KEY CONCEPTS: Use of Profile API, Waveform Dumping and loading

The Vitis development environment can generate a waveform view and launch a live waveform viewer when running hardware emulation. It displays in-depth details on the emulation results at system level, compute unit level, and at function level. The details include data transfers between the kernel and global memory, data flow via inter-kernel pipes as well as data flow via intrakernel pipes. They provide many insights into the performance bottleneck from the system level down to individual function call to help developers optimize their applications.

Example uses a simple vector addition kernel to demonstrate the debugging information that can be viewed in the waveform.

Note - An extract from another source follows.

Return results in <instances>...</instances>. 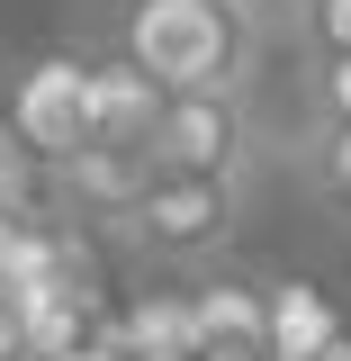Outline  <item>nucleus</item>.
<instances>
[{"instance_id":"nucleus-1","label":"nucleus","mask_w":351,"mask_h":361,"mask_svg":"<svg viewBox=\"0 0 351 361\" xmlns=\"http://www.w3.org/2000/svg\"><path fill=\"white\" fill-rule=\"evenodd\" d=\"M262 18L234 0H117L108 45L127 54L153 90H253L262 73Z\"/></svg>"},{"instance_id":"nucleus-2","label":"nucleus","mask_w":351,"mask_h":361,"mask_svg":"<svg viewBox=\"0 0 351 361\" xmlns=\"http://www.w3.org/2000/svg\"><path fill=\"white\" fill-rule=\"evenodd\" d=\"M253 99L243 90H162V109H153V127H144V163L153 172H180V180H234L253 172Z\"/></svg>"},{"instance_id":"nucleus-3","label":"nucleus","mask_w":351,"mask_h":361,"mask_svg":"<svg viewBox=\"0 0 351 361\" xmlns=\"http://www.w3.org/2000/svg\"><path fill=\"white\" fill-rule=\"evenodd\" d=\"M0 127L18 135V154H27L37 172L72 163V154L90 145V54H72V45H45V54H27V63L9 73Z\"/></svg>"},{"instance_id":"nucleus-4","label":"nucleus","mask_w":351,"mask_h":361,"mask_svg":"<svg viewBox=\"0 0 351 361\" xmlns=\"http://www.w3.org/2000/svg\"><path fill=\"white\" fill-rule=\"evenodd\" d=\"M234 199H243L234 180H180V172H153L117 226L135 235V253H153V262H217L225 235H234Z\"/></svg>"},{"instance_id":"nucleus-5","label":"nucleus","mask_w":351,"mask_h":361,"mask_svg":"<svg viewBox=\"0 0 351 361\" xmlns=\"http://www.w3.org/2000/svg\"><path fill=\"white\" fill-rule=\"evenodd\" d=\"M351 316L324 280H262V353L253 361H324Z\"/></svg>"},{"instance_id":"nucleus-6","label":"nucleus","mask_w":351,"mask_h":361,"mask_svg":"<svg viewBox=\"0 0 351 361\" xmlns=\"http://www.w3.org/2000/svg\"><path fill=\"white\" fill-rule=\"evenodd\" d=\"M189 325H198V353L253 361L262 353V280L253 271H198L189 280Z\"/></svg>"},{"instance_id":"nucleus-7","label":"nucleus","mask_w":351,"mask_h":361,"mask_svg":"<svg viewBox=\"0 0 351 361\" xmlns=\"http://www.w3.org/2000/svg\"><path fill=\"white\" fill-rule=\"evenodd\" d=\"M153 109H162V90L144 82L117 45H99L90 54V145H144Z\"/></svg>"},{"instance_id":"nucleus-8","label":"nucleus","mask_w":351,"mask_h":361,"mask_svg":"<svg viewBox=\"0 0 351 361\" xmlns=\"http://www.w3.org/2000/svg\"><path fill=\"white\" fill-rule=\"evenodd\" d=\"M54 180L82 199L90 217H127V208H135V190L153 180V163H144L135 145H82L72 163H54Z\"/></svg>"},{"instance_id":"nucleus-9","label":"nucleus","mask_w":351,"mask_h":361,"mask_svg":"<svg viewBox=\"0 0 351 361\" xmlns=\"http://www.w3.org/2000/svg\"><path fill=\"white\" fill-rule=\"evenodd\" d=\"M108 334L127 361H198V325H189V289H144L127 316H108Z\"/></svg>"},{"instance_id":"nucleus-10","label":"nucleus","mask_w":351,"mask_h":361,"mask_svg":"<svg viewBox=\"0 0 351 361\" xmlns=\"http://www.w3.org/2000/svg\"><path fill=\"white\" fill-rule=\"evenodd\" d=\"M298 163H307V190H315V199L351 217V127H307Z\"/></svg>"},{"instance_id":"nucleus-11","label":"nucleus","mask_w":351,"mask_h":361,"mask_svg":"<svg viewBox=\"0 0 351 361\" xmlns=\"http://www.w3.org/2000/svg\"><path fill=\"white\" fill-rule=\"evenodd\" d=\"M307 127H351V54H307Z\"/></svg>"},{"instance_id":"nucleus-12","label":"nucleus","mask_w":351,"mask_h":361,"mask_svg":"<svg viewBox=\"0 0 351 361\" xmlns=\"http://www.w3.org/2000/svg\"><path fill=\"white\" fill-rule=\"evenodd\" d=\"M298 45L307 54H351V0H298Z\"/></svg>"},{"instance_id":"nucleus-13","label":"nucleus","mask_w":351,"mask_h":361,"mask_svg":"<svg viewBox=\"0 0 351 361\" xmlns=\"http://www.w3.org/2000/svg\"><path fill=\"white\" fill-rule=\"evenodd\" d=\"M72 361H127V343L108 334V316H99V325H90V334H82V353H72Z\"/></svg>"},{"instance_id":"nucleus-14","label":"nucleus","mask_w":351,"mask_h":361,"mask_svg":"<svg viewBox=\"0 0 351 361\" xmlns=\"http://www.w3.org/2000/svg\"><path fill=\"white\" fill-rule=\"evenodd\" d=\"M234 9H243V18H262V27H279V18H288L298 0H234Z\"/></svg>"},{"instance_id":"nucleus-15","label":"nucleus","mask_w":351,"mask_h":361,"mask_svg":"<svg viewBox=\"0 0 351 361\" xmlns=\"http://www.w3.org/2000/svg\"><path fill=\"white\" fill-rule=\"evenodd\" d=\"M324 361H351V325H343V334H333V353H324Z\"/></svg>"},{"instance_id":"nucleus-16","label":"nucleus","mask_w":351,"mask_h":361,"mask_svg":"<svg viewBox=\"0 0 351 361\" xmlns=\"http://www.w3.org/2000/svg\"><path fill=\"white\" fill-rule=\"evenodd\" d=\"M198 361H217V353H198Z\"/></svg>"},{"instance_id":"nucleus-17","label":"nucleus","mask_w":351,"mask_h":361,"mask_svg":"<svg viewBox=\"0 0 351 361\" xmlns=\"http://www.w3.org/2000/svg\"><path fill=\"white\" fill-rule=\"evenodd\" d=\"M63 361H72V353H63Z\"/></svg>"}]
</instances>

xrt.ini file is used to launch the waveform. Waveform can be viewed at runtime by launching GUI with the following command in this file.

[Emulation]
launch_waveform=GUI

Waveform can also be generated by using .wdb file generated during hardware emulation which can be opened in Vivado with the commands written in the script provided under scripts/open_waveform.tcl. For this case, we need to add the following flags in the xrt.ini file:

[Emulation]
launch_waveform=batch

Waveforms are helpful to view data transfers to memory from host as well as data transfer from each AXI Master ports. Another feature which waveform viewer provides is the CU Stalls. The stall bus compiles all of the lowest level stall signals and reports the percentage that are stalling at any point in time. This provides a factor of how much of the kernel is stalling at any point in the simulation and user can optimize the design to improve the utility of hardware based on these stall signals.

If the user wants to record profiling information for arbitrary sections of his code, the following 2 features can be used -

  1. user_range - Profiles and captures the data in the specified range

  2. user_event - Marks the event in the timeliene trace

EXCLUDED PLATFORMS

Platforms containing following strings in their names are not supported for this example :

nodma

DESIGN FILES

Application code is located in the src directory. Accelerator binary files will be compiled to the xclbin directory. The xclbin directory is required by the Makefile and its contents will be filled during compilation. A listing of all the files in this example is shown below

src/host.cpp
src/host.h
src/vadd.cpp

Access these files in the github repo by clicking here.

COMMAND LINE ARGUMENTS

Once the environment has been configured, the application can be executed by

./debug_profile <vadd XCLBIN>